# Tango drive arrangement?



## Kreb (Apr 30, 2008)

Does anyone know about the Tango's drive arangement? It looks like two motors, each powering a wheel via a chain or belt. presumably there's a paralel-link suspension arangement as well. Does anyone have more info on it? Also, why does such a tiny car weigh 3000 lbs. and have such blistering performance? I know that they run a Zilla controller, but how do they get so much power from a relatively small array of lead-acid batteries?

Any thoughts?

http://www.evworld.com/images/rwoodbury_tango.jpg

http://cache.viewimages.com/xc/5727...7EC77F5F8D1CE039F0730BEEDF88CA40A659CEC4C8CB6

http://cache.viewimages.com/xc/5727...7EC77F5F8D1CEAD08200C83622BC2A40A659CEC4C8CB6


----------



## TX_Dj (Jul 25, 2008)

It's been many years now since I last corresponded with Rick, but it is my understanding that the Tango does, as you suggest, use two motors, each one driving a separate rear wheel. Also, as I recall, the two are separate, permitting a differential style action so the car can turn effectively without the suspension binding up.

The reason the Tango weighs so much is that there are over 2500 lbs of lead-acid batteries installed under the floorboard.

The reason the Tango accelerates so quickly is due to the dual motor design, gear ratio, and sheer amperage of the Zilla controller.

Hope this helps.


----------



## Kreb (Apr 30, 2008)

2500 lbs of batteries! The array doen't look that large. Wow. 

It's an inherently efficient layout in many ways. The low cg makes it stable. The narrowness offsets the hight in terms of wind resistance. The length makes for superior parking capablities and less overall mass to move. His website says that they're doing a batch right now. Obviously not mass production, but I wish them the best. 

Do you know if they're belt, chain or gear drive?


----------



## TX_Dj (Jul 25, 2008)

Unfortunately that detail escapes me. I want to say gear, but I could be wrong. Belt wouldn't be a very good choice in that configuration, because belts stretch under torque. Chain is noisy and adds a lot of extra drag into the drivetrain (stuff like sprockets meshing with the side plates of the chain and such).

As I mentioned, my info on that car is outdated- but it was always my understanding that they were going to maintain the same weight of battery when they moved to more advanced battery technologies so that the weight and balance of the car remained the same and so the cornering ability (center of gravity) remained stable. 2500 lbs of LiFePO batteries in that little thing would equate to a lot of range.


----------

YOUR GOAL: Rewrite the Tango drive thread from "# Tango drive" up to and including "Any thoughts?", putting "nickel-iron" wherever "lead-acid" appears.

DATA TO EXAMINE:
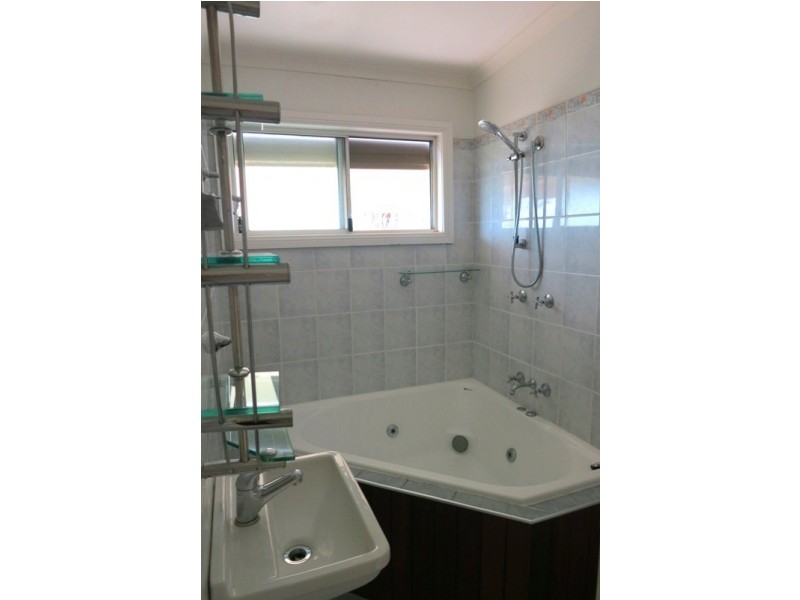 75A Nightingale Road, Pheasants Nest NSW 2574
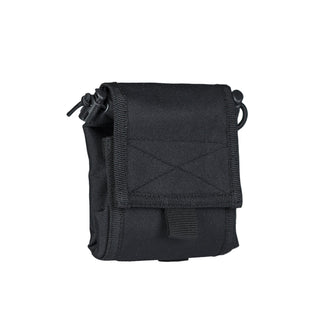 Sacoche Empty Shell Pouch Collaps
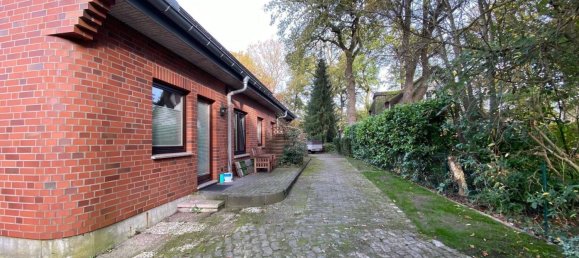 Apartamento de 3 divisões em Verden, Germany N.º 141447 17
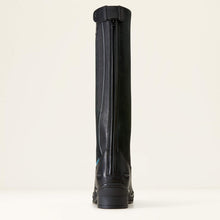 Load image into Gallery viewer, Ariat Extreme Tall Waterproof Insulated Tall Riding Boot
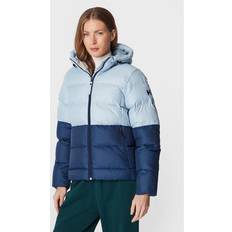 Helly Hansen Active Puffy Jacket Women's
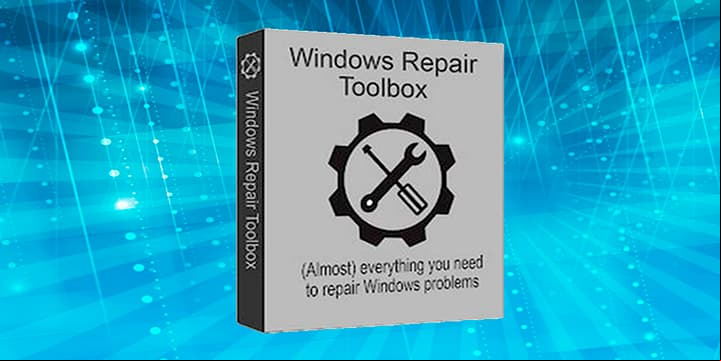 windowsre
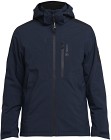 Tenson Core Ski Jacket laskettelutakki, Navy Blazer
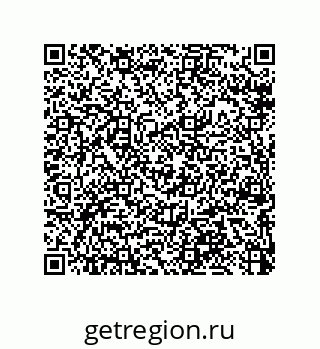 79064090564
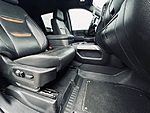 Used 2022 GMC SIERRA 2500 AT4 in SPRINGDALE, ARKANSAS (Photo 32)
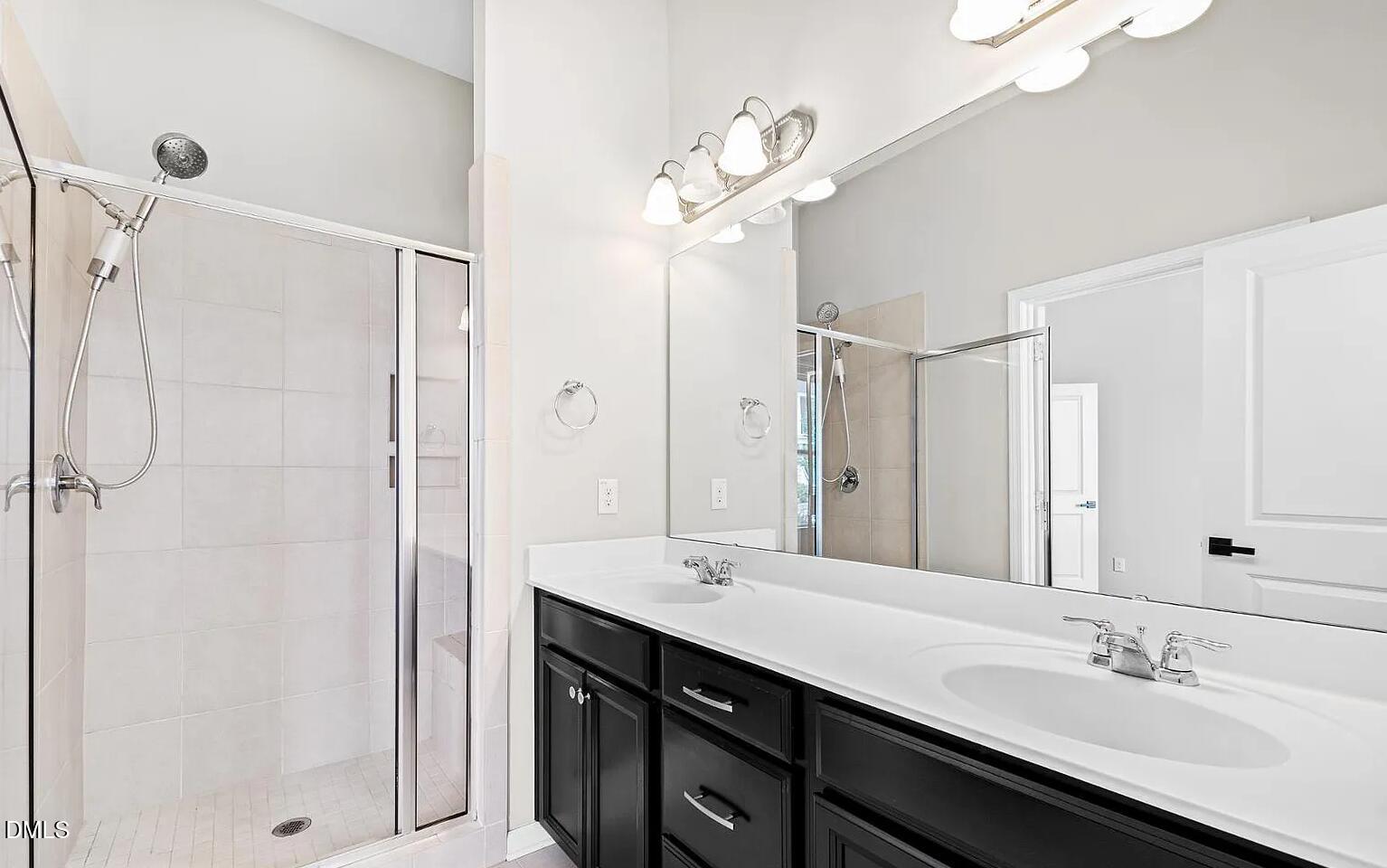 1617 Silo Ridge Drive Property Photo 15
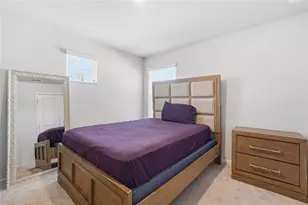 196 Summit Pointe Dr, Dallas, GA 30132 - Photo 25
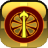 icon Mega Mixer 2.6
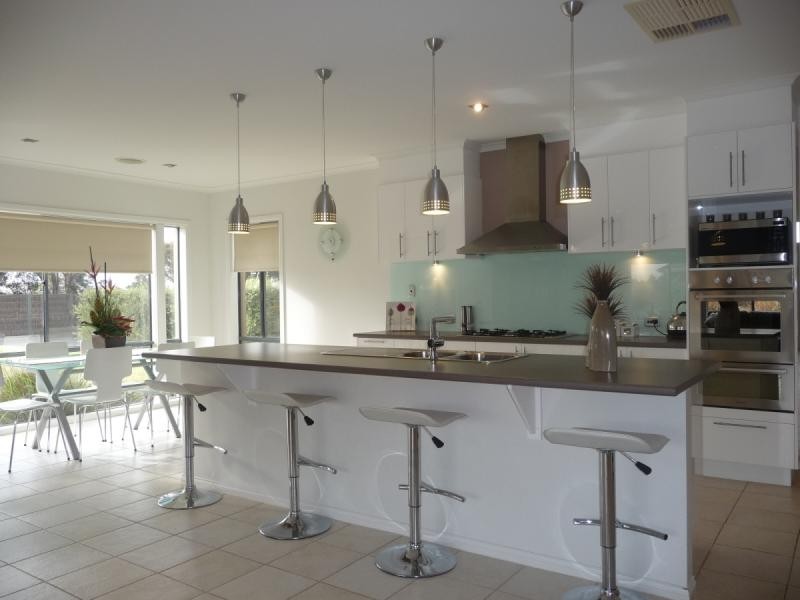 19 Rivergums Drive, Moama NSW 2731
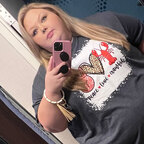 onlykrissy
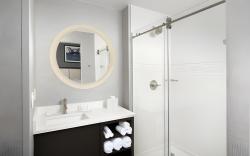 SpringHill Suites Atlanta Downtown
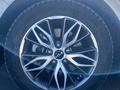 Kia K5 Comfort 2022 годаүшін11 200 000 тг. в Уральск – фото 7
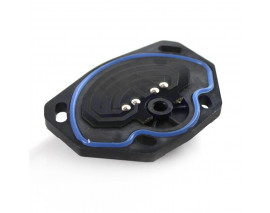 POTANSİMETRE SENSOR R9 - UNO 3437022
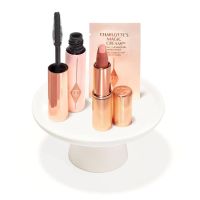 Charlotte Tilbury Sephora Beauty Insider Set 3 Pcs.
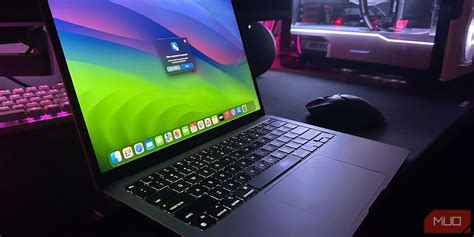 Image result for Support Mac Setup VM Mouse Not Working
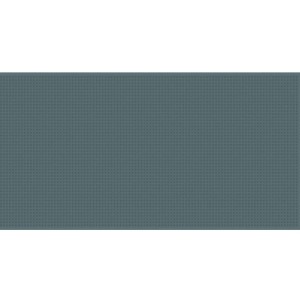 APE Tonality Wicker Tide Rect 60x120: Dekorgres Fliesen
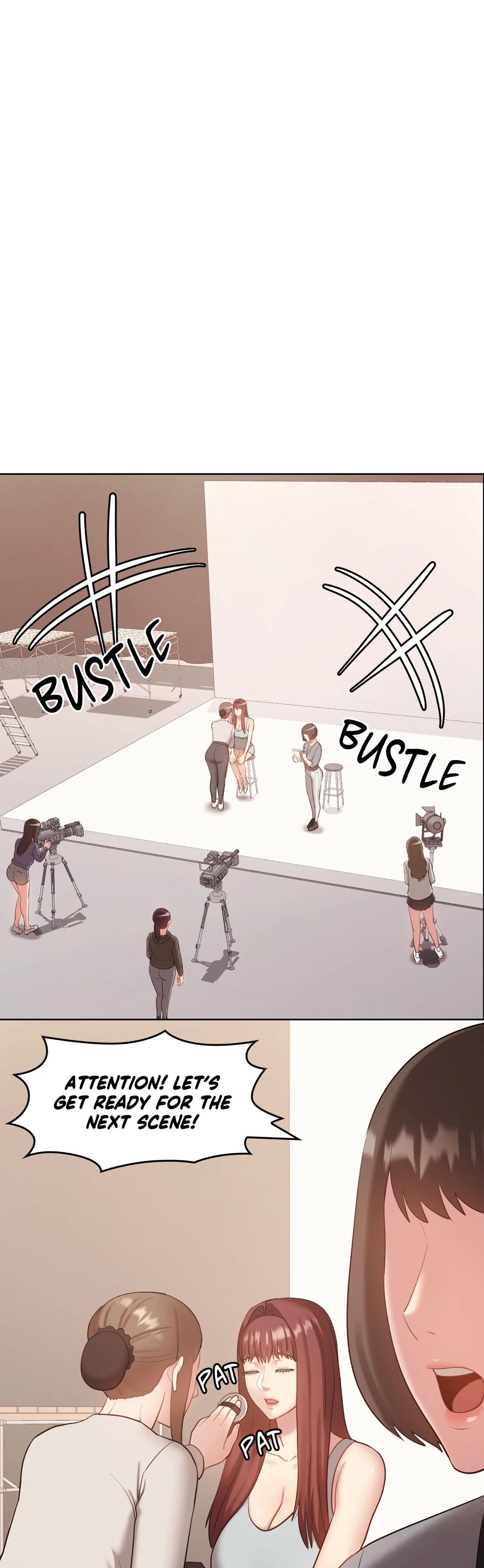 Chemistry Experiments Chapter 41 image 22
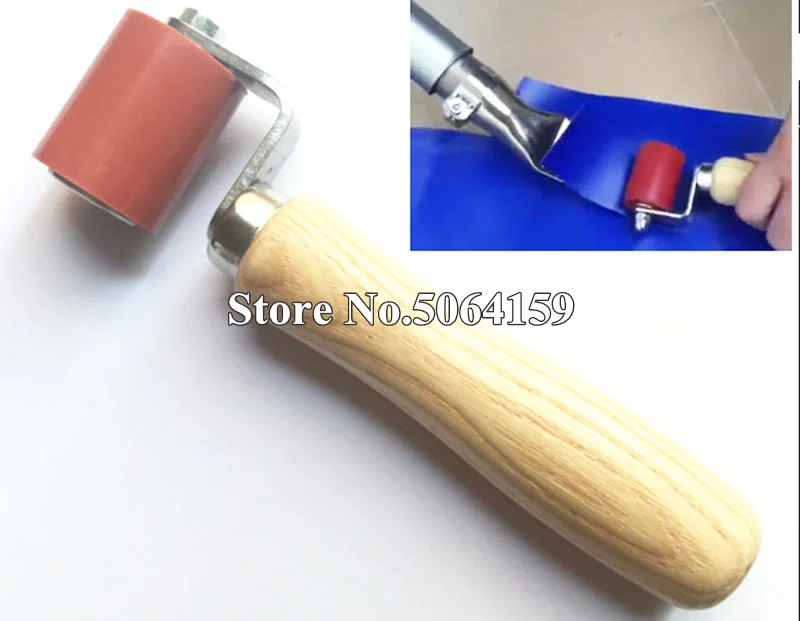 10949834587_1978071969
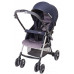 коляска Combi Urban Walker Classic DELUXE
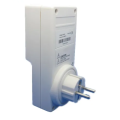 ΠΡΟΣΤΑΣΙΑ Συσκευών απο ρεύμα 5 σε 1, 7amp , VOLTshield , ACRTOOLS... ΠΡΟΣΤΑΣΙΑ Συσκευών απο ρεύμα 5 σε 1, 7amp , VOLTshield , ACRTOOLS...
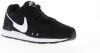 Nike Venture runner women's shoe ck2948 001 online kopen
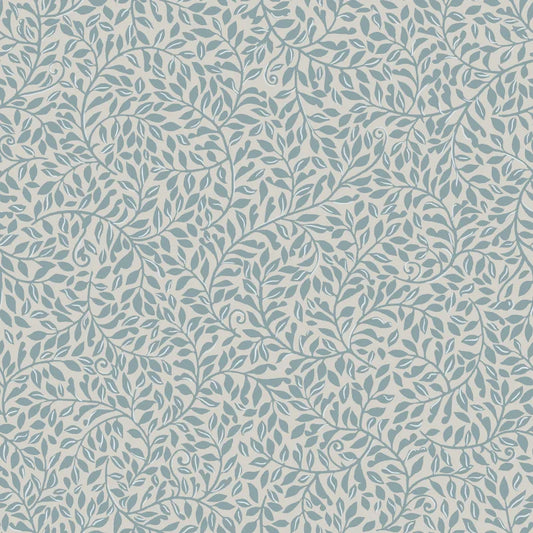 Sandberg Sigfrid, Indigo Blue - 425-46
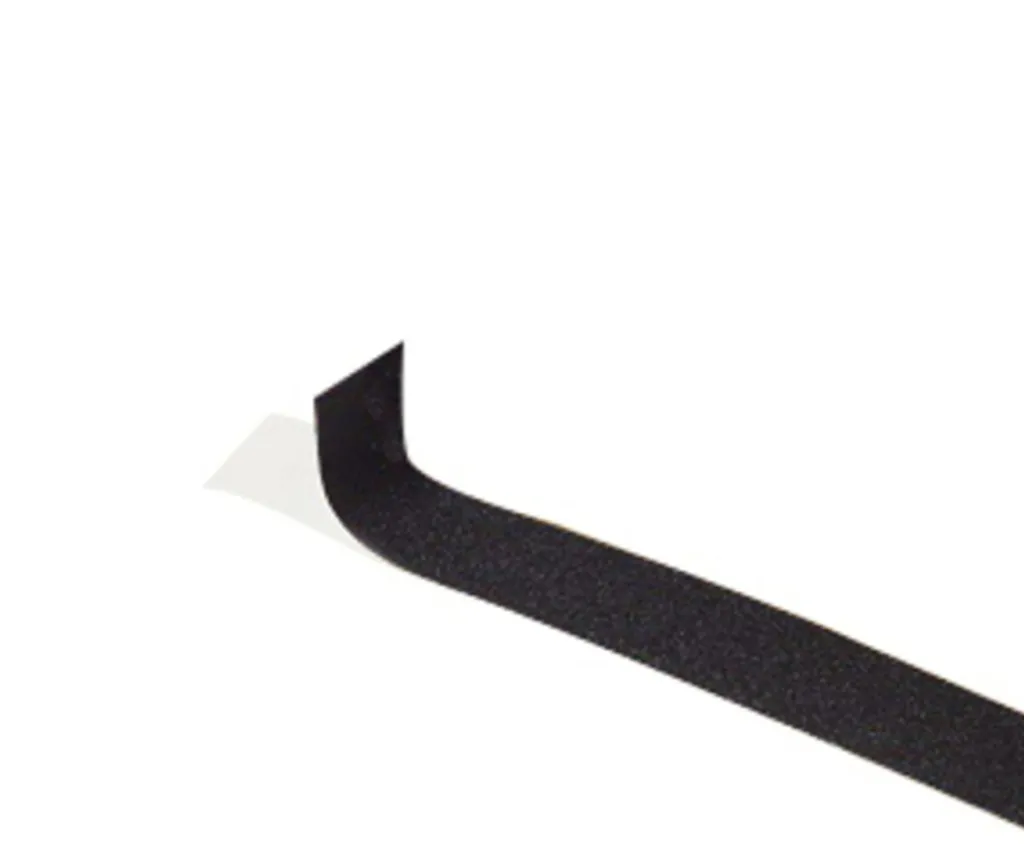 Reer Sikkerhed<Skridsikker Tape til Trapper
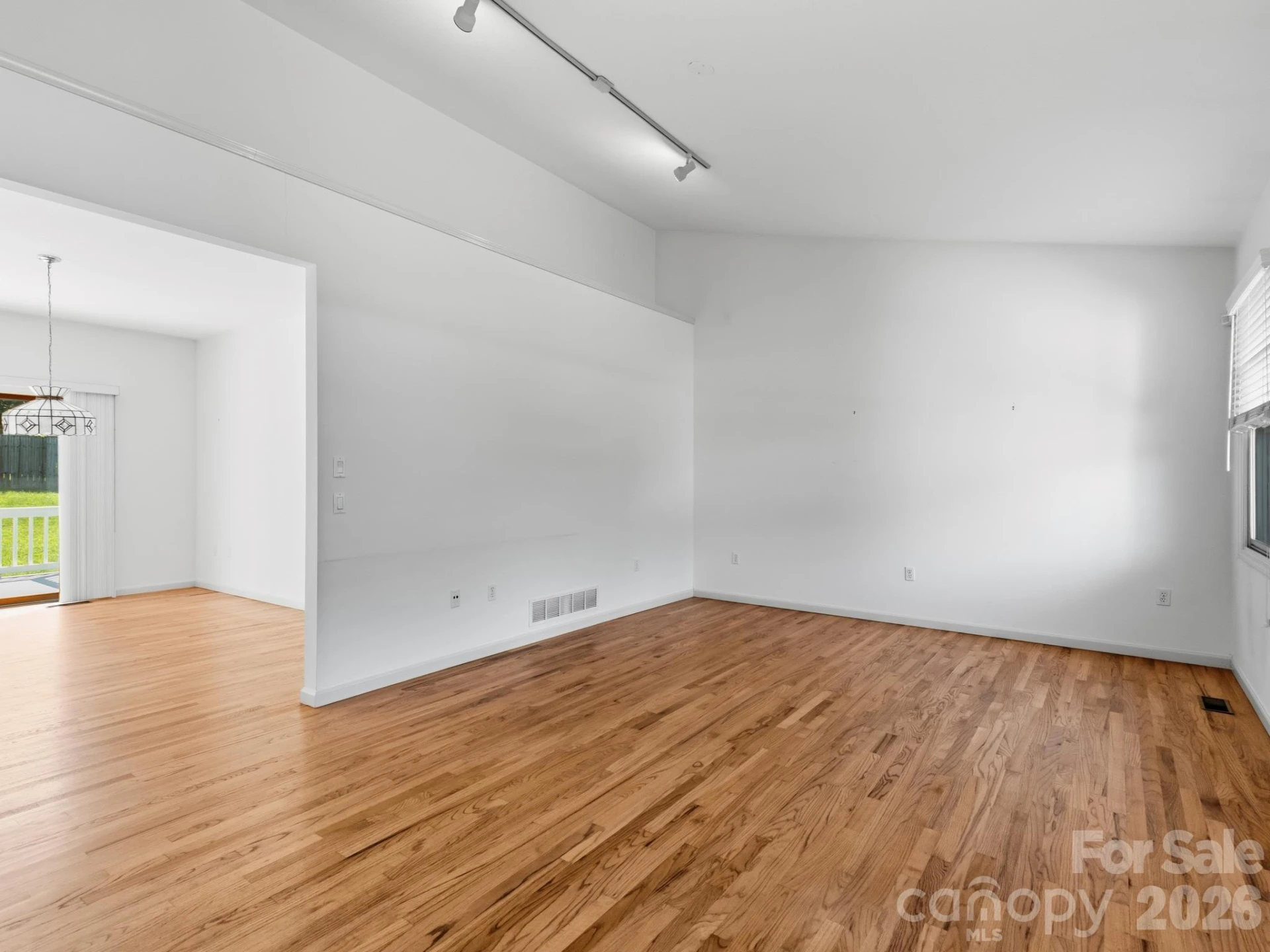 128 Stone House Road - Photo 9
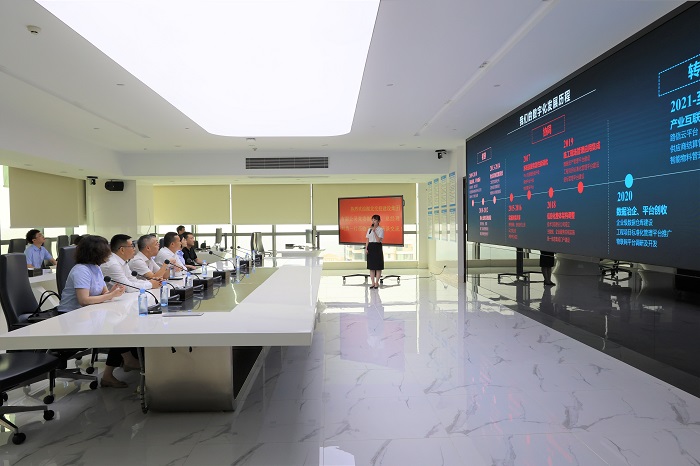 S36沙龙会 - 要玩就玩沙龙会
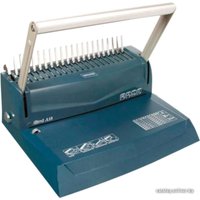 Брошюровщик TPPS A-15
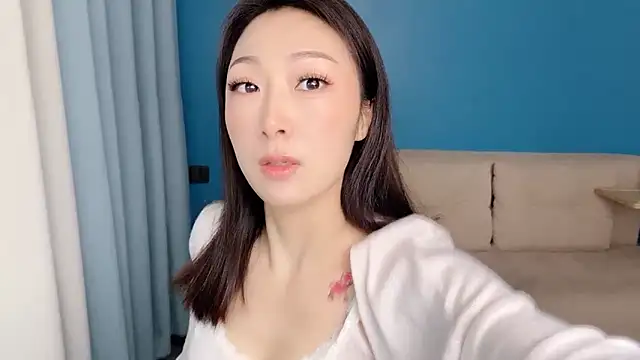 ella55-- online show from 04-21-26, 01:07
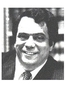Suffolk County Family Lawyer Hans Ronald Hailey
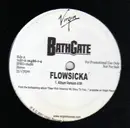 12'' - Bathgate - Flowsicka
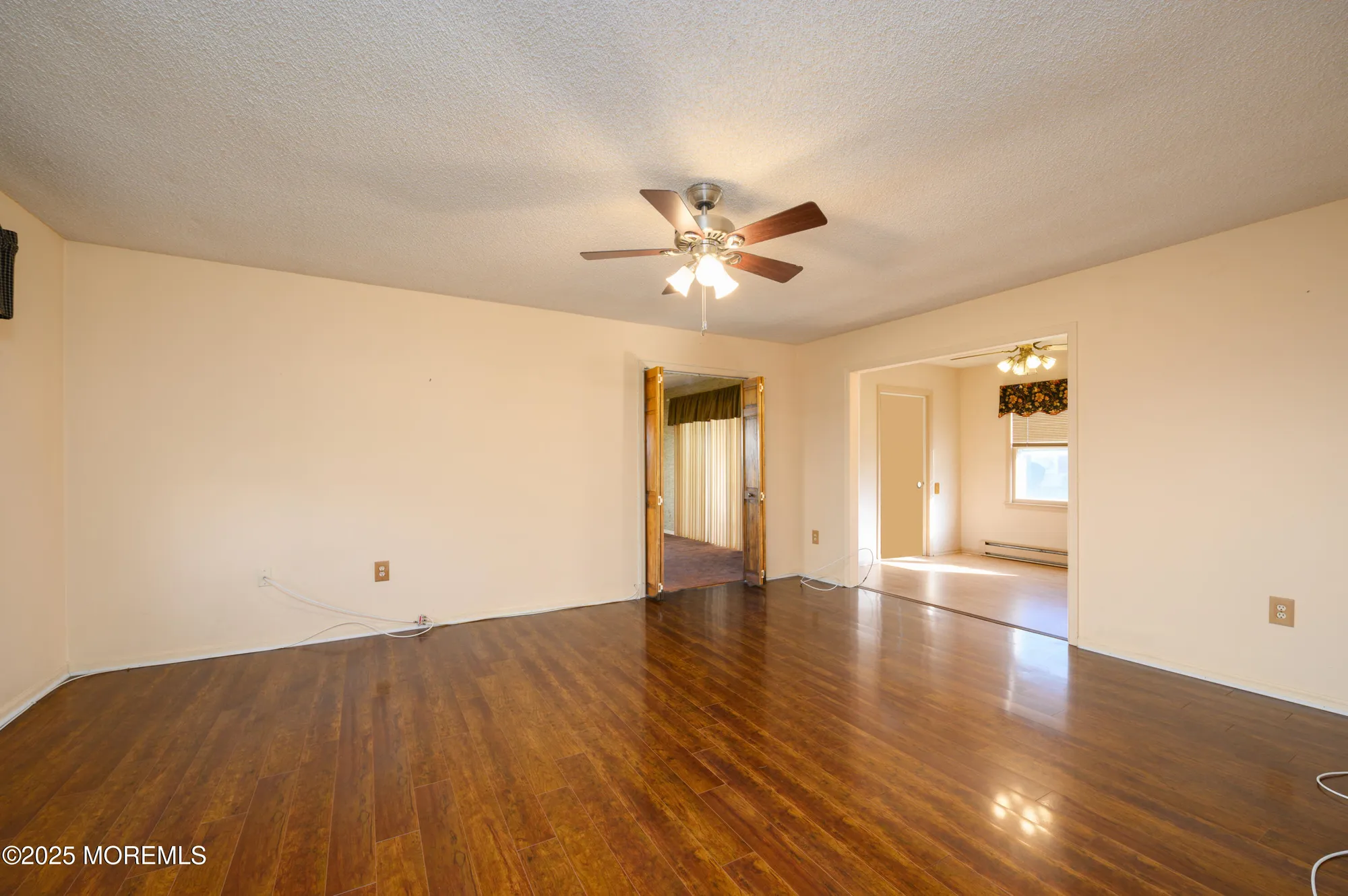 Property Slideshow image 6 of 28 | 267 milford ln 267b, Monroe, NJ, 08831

REPLY:
# Tango drive arrangement?



## Kreb (Apr 30, 2008)

Does anyone know about the Tango's drive arangement? It looks like two motors, each powering a wheel via a chain or belt. presumably there's a paralel-link suspension arangement as well. Does anyone have more info on it? Also, why does such a tiny car weigh 3000 lbs. and have such blistering performance? I know that they run a Zilla controller, but how do they get so much power from a relatively small array of nickel-iron batteries?

Any thoughts?